Ms. Nitawan Leophairatana

Director

9

Ms. Malinee Leopairut

Director

10

Dr. Porakrit Leophairatana

Director

11

Mr. Manu Leopairote

Independent Director; Chairman of the Audit Committee

12

Mr. Thiraphong Vikitset

Independent Director; Member of the Audit Committee

13

Mr. Abhijai Chandrasen

Independent Director; Member of the Audit Committee

14

Mr. Khantachai Vichakkhana

Independent Director

15

Mr. Wanchai Manosooti

Independent Director

 

All Directors of the Company have participated in at least one training course organized by the Thai Institute of Director Association: The Directors Certification Program (DCP) or the Directors Accreditation Program (DAP).

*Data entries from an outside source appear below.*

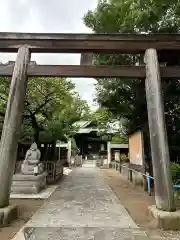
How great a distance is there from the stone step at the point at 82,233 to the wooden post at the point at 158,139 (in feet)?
3.45

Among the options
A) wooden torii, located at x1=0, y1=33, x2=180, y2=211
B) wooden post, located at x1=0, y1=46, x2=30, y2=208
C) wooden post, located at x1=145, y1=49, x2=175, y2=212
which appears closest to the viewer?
wooden post, located at x1=145, y1=49, x2=175, y2=212

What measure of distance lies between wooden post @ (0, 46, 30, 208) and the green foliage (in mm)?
7838

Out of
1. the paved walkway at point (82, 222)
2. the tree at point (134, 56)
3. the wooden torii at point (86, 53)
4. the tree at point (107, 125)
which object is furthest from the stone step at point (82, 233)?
the tree at point (107, 125)

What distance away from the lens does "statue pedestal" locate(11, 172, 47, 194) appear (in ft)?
34.3

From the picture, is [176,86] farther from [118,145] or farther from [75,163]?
[75,163]

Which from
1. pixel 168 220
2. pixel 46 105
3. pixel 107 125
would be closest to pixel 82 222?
pixel 168 220

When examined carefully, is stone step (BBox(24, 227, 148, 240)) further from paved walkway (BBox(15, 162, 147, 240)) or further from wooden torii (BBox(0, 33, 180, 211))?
wooden torii (BBox(0, 33, 180, 211))

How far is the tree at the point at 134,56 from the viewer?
11.2 meters

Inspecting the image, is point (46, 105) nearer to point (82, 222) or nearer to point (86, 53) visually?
point (86, 53)

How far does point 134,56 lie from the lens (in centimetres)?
1291

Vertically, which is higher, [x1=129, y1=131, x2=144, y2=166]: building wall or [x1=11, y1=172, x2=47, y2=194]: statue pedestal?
[x1=129, y1=131, x2=144, y2=166]: building wall

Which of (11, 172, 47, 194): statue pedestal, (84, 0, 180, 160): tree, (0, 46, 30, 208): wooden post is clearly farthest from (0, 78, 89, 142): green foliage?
(0, 46, 30, 208): wooden post

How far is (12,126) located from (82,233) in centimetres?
324

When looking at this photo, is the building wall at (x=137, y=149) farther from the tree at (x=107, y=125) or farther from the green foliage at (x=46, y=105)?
the tree at (x=107, y=125)
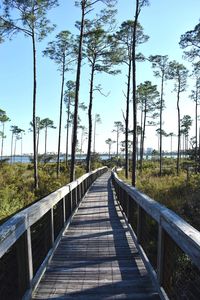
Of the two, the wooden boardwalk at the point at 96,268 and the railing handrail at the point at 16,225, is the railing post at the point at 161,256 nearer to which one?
the wooden boardwalk at the point at 96,268

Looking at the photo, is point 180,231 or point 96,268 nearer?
point 180,231

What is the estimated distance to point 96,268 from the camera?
4789mm

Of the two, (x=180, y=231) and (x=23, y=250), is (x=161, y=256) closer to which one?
(x=180, y=231)

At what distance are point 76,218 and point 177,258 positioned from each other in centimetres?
322

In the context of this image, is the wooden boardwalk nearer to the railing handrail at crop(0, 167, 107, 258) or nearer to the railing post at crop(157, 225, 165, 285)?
the railing post at crop(157, 225, 165, 285)

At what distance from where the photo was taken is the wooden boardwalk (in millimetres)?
3889

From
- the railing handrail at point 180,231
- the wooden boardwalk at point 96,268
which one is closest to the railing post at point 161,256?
the railing handrail at point 180,231

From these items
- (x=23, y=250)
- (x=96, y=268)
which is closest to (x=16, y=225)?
(x=23, y=250)

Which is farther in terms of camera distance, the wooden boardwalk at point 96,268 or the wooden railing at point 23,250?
the wooden boardwalk at point 96,268

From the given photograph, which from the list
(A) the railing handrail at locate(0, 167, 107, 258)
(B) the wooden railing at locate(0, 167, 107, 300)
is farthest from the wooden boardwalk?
(A) the railing handrail at locate(0, 167, 107, 258)

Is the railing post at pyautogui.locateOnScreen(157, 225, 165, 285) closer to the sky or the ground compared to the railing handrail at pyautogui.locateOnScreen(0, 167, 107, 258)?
closer to the ground

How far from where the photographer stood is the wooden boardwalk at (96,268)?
3.89 m

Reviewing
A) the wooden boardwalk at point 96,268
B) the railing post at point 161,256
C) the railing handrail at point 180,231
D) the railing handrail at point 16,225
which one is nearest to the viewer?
the railing handrail at point 180,231

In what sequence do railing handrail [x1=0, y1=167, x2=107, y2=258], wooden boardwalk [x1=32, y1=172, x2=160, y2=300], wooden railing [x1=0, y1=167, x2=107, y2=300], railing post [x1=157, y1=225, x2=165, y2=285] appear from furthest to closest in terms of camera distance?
wooden boardwalk [x1=32, y1=172, x2=160, y2=300] < railing post [x1=157, y1=225, x2=165, y2=285] < wooden railing [x1=0, y1=167, x2=107, y2=300] < railing handrail [x1=0, y1=167, x2=107, y2=258]
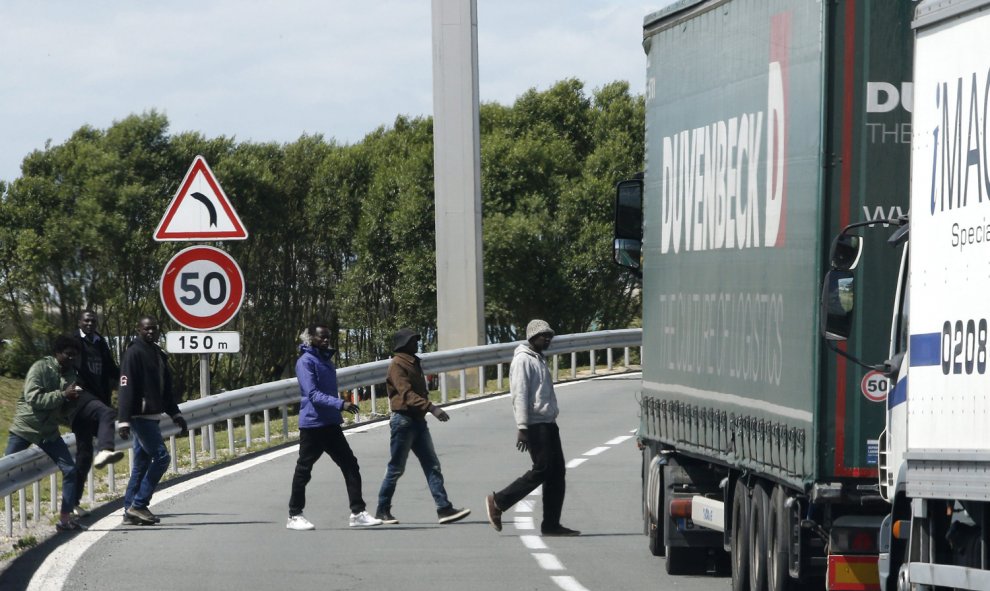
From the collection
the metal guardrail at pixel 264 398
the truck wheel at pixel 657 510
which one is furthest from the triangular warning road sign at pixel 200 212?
the truck wheel at pixel 657 510

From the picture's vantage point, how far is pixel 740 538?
11.5 m

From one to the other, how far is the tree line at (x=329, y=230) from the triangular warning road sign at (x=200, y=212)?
31.8 metres

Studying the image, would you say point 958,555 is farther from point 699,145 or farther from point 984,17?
point 699,145

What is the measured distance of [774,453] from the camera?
10320 millimetres

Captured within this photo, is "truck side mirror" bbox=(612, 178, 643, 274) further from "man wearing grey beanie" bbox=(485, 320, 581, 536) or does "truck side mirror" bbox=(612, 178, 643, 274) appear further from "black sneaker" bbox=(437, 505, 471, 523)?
"black sneaker" bbox=(437, 505, 471, 523)

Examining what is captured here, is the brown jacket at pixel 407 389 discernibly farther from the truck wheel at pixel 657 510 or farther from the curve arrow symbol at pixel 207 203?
the curve arrow symbol at pixel 207 203

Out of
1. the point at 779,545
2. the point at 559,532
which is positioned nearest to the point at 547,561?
the point at 559,532

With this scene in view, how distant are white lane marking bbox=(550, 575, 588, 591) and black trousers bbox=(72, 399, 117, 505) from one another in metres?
4.82

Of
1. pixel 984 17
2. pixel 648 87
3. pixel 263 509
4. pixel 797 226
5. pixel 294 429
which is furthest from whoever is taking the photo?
pixel 294 429

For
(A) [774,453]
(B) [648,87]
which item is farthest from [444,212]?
(A) [774,453]

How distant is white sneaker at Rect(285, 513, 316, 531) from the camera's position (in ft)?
51.1

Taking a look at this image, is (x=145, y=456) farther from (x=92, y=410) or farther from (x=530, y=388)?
(x=530, y=388)

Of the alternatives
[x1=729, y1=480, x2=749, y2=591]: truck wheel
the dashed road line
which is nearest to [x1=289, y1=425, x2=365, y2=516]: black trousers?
the dashed road line

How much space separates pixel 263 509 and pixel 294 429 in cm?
937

  Authority of the Board of Directors

The Company must manage the business operations of the Company to be in compliance with governing laws, objectives, and resolutions of the shareholders’ meeting. In addition, the Board of Directors of the Company is committed to conduct its business operations in compliance with corporate governance rules and regulations. It has functions and responsibilities to approve the following:

 

  1. To carry out activities prudently and in compliance with related governing laws, the objectives of the Company, and the Articles of Association, in order to protect the Company’s interests and for the benefit of shareholders.
  2. To consider policy, vision, work plans and key strategies, as well as ethical standards for business operations, and to supervise and monitor Management, to ensure that they perform duties efficiently and are in compliance with the Company’s policies.
  3. To monitor the operational results of the Company and any other key progress criteria.
  4. To determine interim dividends to shareholders.
  5. To ensure that financial reports are complete, accurate, reliable, and timely, and are prepared in compliance with generally accepted accounting principles.
  6. To monitor the implementation of internal control and audit systems; to comply with all regulations and related governing laws; and to ensure appropriate risk management.
  7. To ensure that the Company performs in compliance with good corporate governance policies, and focuses on fair treatment for all related parties, and discloses all relevant information that might affect the interests of related parties and the public.
  8. To monitor and to prevent conflicts of interest and ensure that connected transactions and any other transactions that might affect the interests of related parties are in compliance with related rules and regulations.
  9. To consider the nomination of qualified persons to perform the duties of directors.
  10. To consider the need and appropriateness to determine remuneration to directors.